American Heart Association, Advanced Cardiac Life Support (ACLS) Provider Manual, (90-1012), Publisher- Channing Bete, April 2010.
American Heart Association, BLS for the Healthcare Provider, (90-1000) Channing and Bete, April 2010.
Sanders, Tina and Scanlon, Valerie C., Essentials of Anatomy and Physiology, 6th ed., Text and Workbook, 2010.
Foothill College Paramedic Program, Student Policy Handbook, 2010 - 2012.
Geiter Jr., Henry B., EZ ECG Rhythm Interpretation, November 2003.

8. Disciplines -
Emergency Medical Technologies
 
9. Method of Instruction -
Instruction and evaluation by a field preceptor. The intern will also will do self study and incorporate information that is gathered from preceptor's evaluation.
 
10. Lab Content -
Labs will be conducted on a 911 ambulance and include the following topics:
  1. Patient assessment with development of a working diagnosis.
  2. Communication with transfer of care.
  3. Written PCR's
 
11. Honors Description - No longer used. Integrated into main description section.
 
12. Types and/or Examples of Required Reading, Writing and Outside of Class Assignments -
  1. Writing Assignments: Weekly essays are assigned; for example compare and contrast pulmonary edema secondary to left heart failure and cardiogenic shock.

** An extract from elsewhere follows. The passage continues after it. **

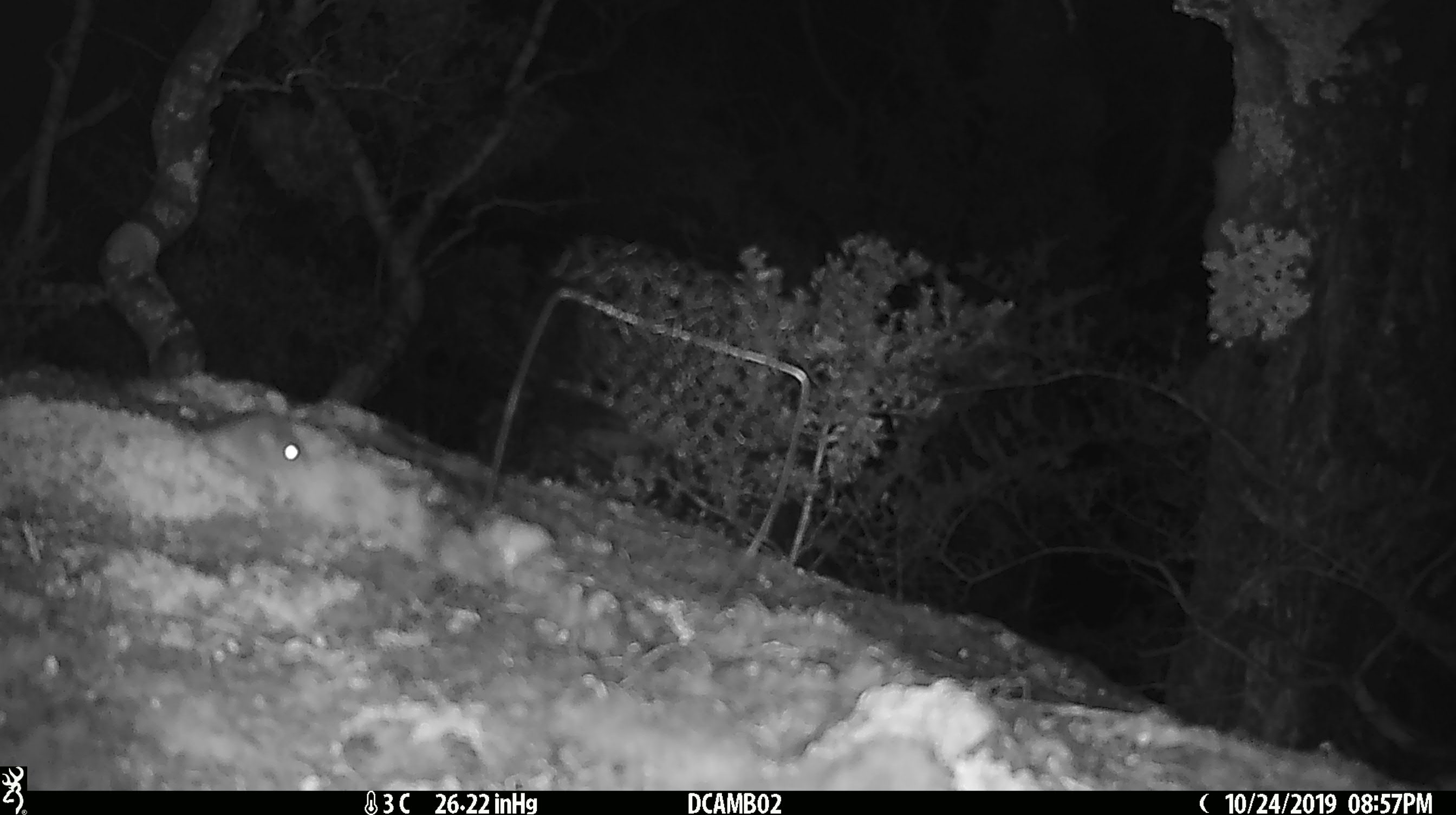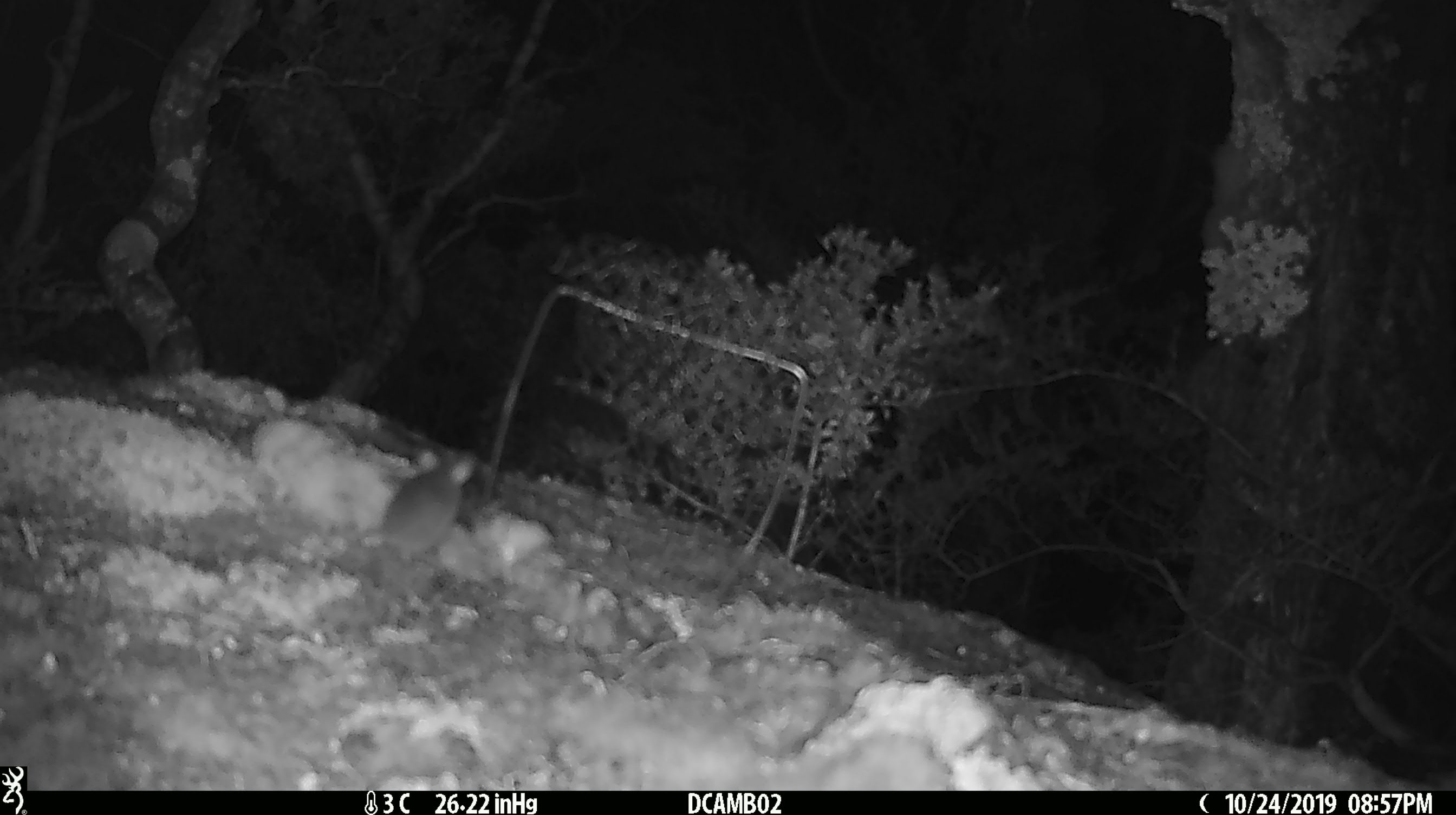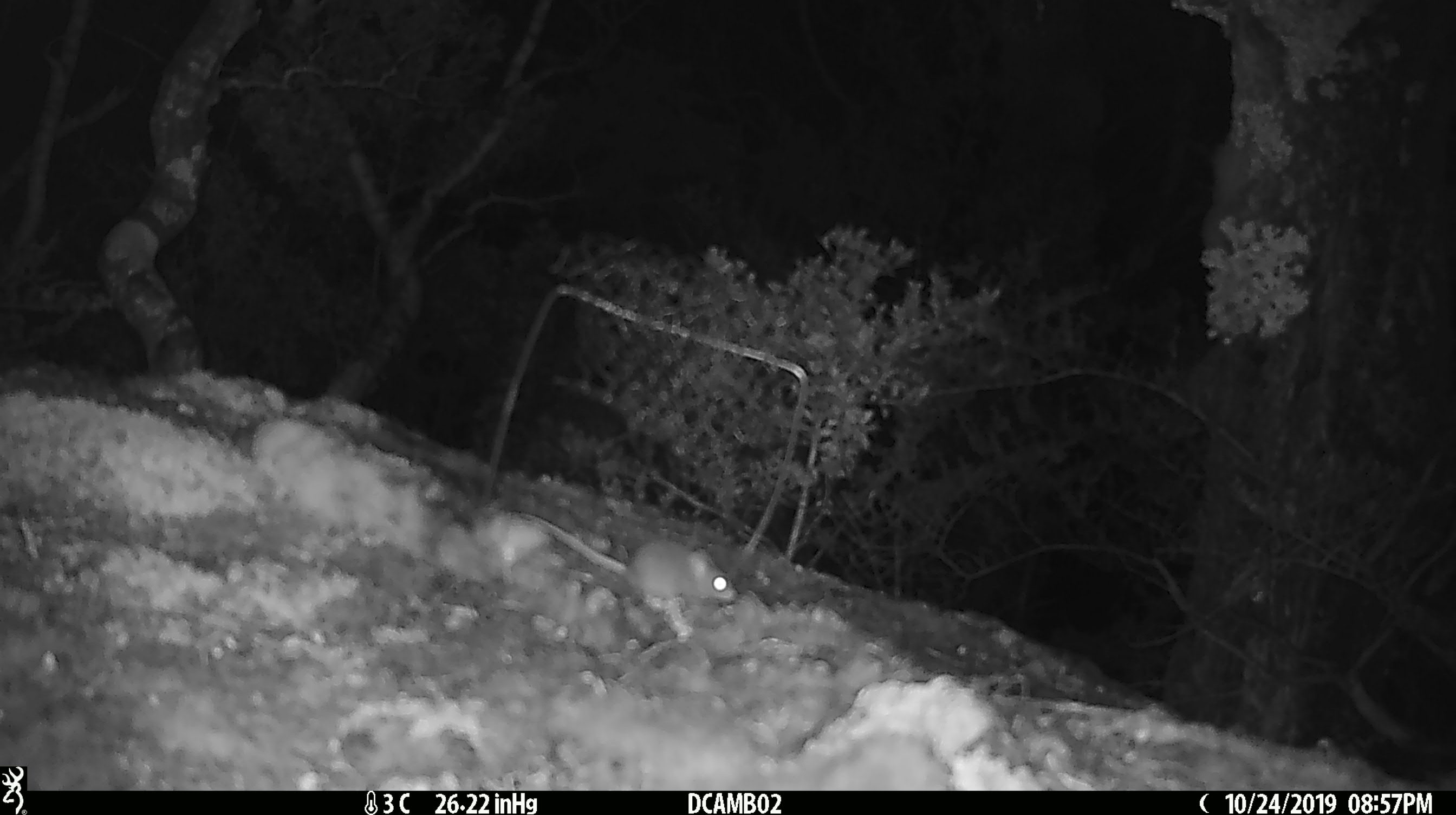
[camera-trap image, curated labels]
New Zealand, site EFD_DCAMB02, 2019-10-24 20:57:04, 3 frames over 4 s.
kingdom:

  2. Workbook/writing assignments are given each week and include: matching, multiple choice, fill-in-the-blank, identify, ambulance calls, true/false, short answer, word find, place photos in order, fill-in-the-table, problem solving, labeling diagram.
  3. Write prehospital patient care report form.
  4. Weekly documentation of Field Internship progress.
13. Need/Justification -
This course is a required core course for the AS degree and Certificate of Achievement in the Paramedic program.